Residents of the Meroo area are calling for action to improve the quality and safety of their local roads - particularly Queens Pinch and Green Gully.
A recent community meeting of over 40 locals arrived at the consensus that the roads are now used more frequently than in the past and need to be reclassified and upgraded. Queens Pinch and Green Gully roads were top of the list - because they service the school bus routes and are in need of repair - but others of concern included; Campbells Creek Road; Bocoble Road; McMurrays Lane; and Windgraves Road.
Among those at the meeting was George Hamilton, who said, "the state of the roads is just atrocious and unsafe".
"It's getting to point where even the buses are having real problems with taking the kids to school. And twice they've had to have the parents pick the kids up in the last 12 months," he said. "We've got stock carters having trouble because the trees are over the road. There's already been several car accidents because of the road surface - something has to be done about it."
He added that the grading schedule hasn't been kept. The group would like to see the status of the road upgraded due to the now higher population of the area [SEE BELOW].
"With the new wind farm and the tourism coming into Mudgee people are going out of Mudgee," Mr Hamilton said. "We get caravans on this road and they can't make it off the middle and locals have to pull over and let them through. There's going to be a big accident sooner rather than later.

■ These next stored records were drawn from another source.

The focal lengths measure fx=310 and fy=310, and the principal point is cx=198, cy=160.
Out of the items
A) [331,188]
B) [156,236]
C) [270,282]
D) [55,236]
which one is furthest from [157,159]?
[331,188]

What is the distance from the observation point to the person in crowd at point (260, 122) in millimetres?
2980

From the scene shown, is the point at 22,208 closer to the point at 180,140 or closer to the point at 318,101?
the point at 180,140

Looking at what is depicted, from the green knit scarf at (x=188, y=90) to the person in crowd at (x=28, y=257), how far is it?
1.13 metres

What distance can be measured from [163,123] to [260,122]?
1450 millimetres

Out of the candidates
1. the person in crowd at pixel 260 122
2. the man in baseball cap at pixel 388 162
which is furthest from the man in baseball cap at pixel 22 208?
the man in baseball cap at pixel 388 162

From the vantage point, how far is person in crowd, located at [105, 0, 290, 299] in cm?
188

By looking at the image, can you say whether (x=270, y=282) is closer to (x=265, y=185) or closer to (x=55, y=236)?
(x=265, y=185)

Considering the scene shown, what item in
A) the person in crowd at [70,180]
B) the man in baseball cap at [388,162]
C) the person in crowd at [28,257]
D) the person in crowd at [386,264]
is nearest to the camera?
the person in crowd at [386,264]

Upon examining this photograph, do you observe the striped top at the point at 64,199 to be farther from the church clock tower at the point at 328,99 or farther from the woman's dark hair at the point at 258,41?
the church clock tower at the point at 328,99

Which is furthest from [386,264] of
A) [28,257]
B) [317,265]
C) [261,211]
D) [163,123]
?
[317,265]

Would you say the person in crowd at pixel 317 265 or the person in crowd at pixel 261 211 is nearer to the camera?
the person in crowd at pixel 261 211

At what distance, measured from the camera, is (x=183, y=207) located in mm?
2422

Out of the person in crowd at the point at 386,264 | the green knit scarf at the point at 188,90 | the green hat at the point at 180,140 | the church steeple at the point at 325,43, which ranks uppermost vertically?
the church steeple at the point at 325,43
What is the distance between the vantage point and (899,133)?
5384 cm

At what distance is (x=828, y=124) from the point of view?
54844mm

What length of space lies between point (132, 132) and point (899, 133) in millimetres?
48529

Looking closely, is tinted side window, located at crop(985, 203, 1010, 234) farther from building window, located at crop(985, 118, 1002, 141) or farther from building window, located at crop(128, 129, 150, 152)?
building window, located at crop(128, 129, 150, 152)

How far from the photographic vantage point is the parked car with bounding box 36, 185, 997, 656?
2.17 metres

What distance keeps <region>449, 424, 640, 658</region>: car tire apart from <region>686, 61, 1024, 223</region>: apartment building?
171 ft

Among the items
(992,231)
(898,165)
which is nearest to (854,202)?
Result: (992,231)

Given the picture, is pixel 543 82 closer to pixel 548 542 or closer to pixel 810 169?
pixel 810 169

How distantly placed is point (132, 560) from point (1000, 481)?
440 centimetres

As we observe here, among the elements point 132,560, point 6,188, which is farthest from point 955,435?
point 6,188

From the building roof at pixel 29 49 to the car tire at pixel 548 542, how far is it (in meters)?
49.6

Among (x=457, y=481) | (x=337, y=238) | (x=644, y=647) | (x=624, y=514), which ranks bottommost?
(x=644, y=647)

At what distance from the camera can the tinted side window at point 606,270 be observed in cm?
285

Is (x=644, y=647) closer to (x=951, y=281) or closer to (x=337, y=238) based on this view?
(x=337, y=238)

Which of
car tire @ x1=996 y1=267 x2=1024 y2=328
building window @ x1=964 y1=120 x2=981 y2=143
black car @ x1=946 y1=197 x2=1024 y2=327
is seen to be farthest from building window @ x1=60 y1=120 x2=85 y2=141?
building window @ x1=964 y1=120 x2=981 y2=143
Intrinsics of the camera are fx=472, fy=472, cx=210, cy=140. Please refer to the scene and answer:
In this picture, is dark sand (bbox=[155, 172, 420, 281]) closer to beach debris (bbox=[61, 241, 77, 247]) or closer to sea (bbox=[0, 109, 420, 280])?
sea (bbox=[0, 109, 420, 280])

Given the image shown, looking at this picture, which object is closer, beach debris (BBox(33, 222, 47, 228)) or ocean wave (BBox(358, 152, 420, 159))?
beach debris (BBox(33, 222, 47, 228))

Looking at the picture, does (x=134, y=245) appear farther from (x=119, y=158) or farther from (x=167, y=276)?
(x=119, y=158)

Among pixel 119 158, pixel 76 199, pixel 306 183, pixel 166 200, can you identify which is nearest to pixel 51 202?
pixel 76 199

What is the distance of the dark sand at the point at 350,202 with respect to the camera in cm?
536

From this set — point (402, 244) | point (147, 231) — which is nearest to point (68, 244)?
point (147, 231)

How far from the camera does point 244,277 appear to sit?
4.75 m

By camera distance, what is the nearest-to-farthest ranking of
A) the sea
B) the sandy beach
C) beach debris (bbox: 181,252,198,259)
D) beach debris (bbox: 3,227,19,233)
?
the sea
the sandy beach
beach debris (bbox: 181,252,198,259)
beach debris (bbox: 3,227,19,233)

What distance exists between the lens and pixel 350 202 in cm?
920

"The road needs to be upgraded to a situation where it gets funding from the federal government, because we've got more people in the area now than at any other point in time. Big farms have been split up into blocks, there's weekenders who come up, there's guys who live on 100 acres who work out at the mines - and they're all ratepayers."
A Council spokesperson said that the current dry conditions are prohibiting most of their normal grading program and they're asking drivers to please be patient and drive to the conditions on unsealed roads until such time as grading is able to be carried out effectively.
"So while Queens Pinch Road is due for grading and Council agrees it would benefit from maintenance, experience shows that grading roads in the current conditions can make the condition worse," they said. "Water is a key component of achieving effective grading as it ensures compaction of the material being graded."
Council has commenced roadside tree trimming on sections of Queens Pinch and Pyramul roads, after securing $300,000 through the Drought Relief Heavy Vehicle Access Program, the intention of the grant is to improve safety and access for heavy vehicles providing drought relief activities including hay, stock and farm machinery delivery.
How roads are classified
Regional Roads are routes of secondary importance between State Roads and Local Roads, which together with the former, provide the main connections to and between smaller towns and districts and perform a sub arterial function in major urban areas.
In our area, the current Regional Roads are Ulan Road, Bylong Valley Way, Hill End Rd, Gollan Road, Cope Rd, Wollar Road and Hill End Road.
For a roadway to classified 'Regional' a number of requirements must be met such as traffic volumes. The determining body for this classification is the State Government.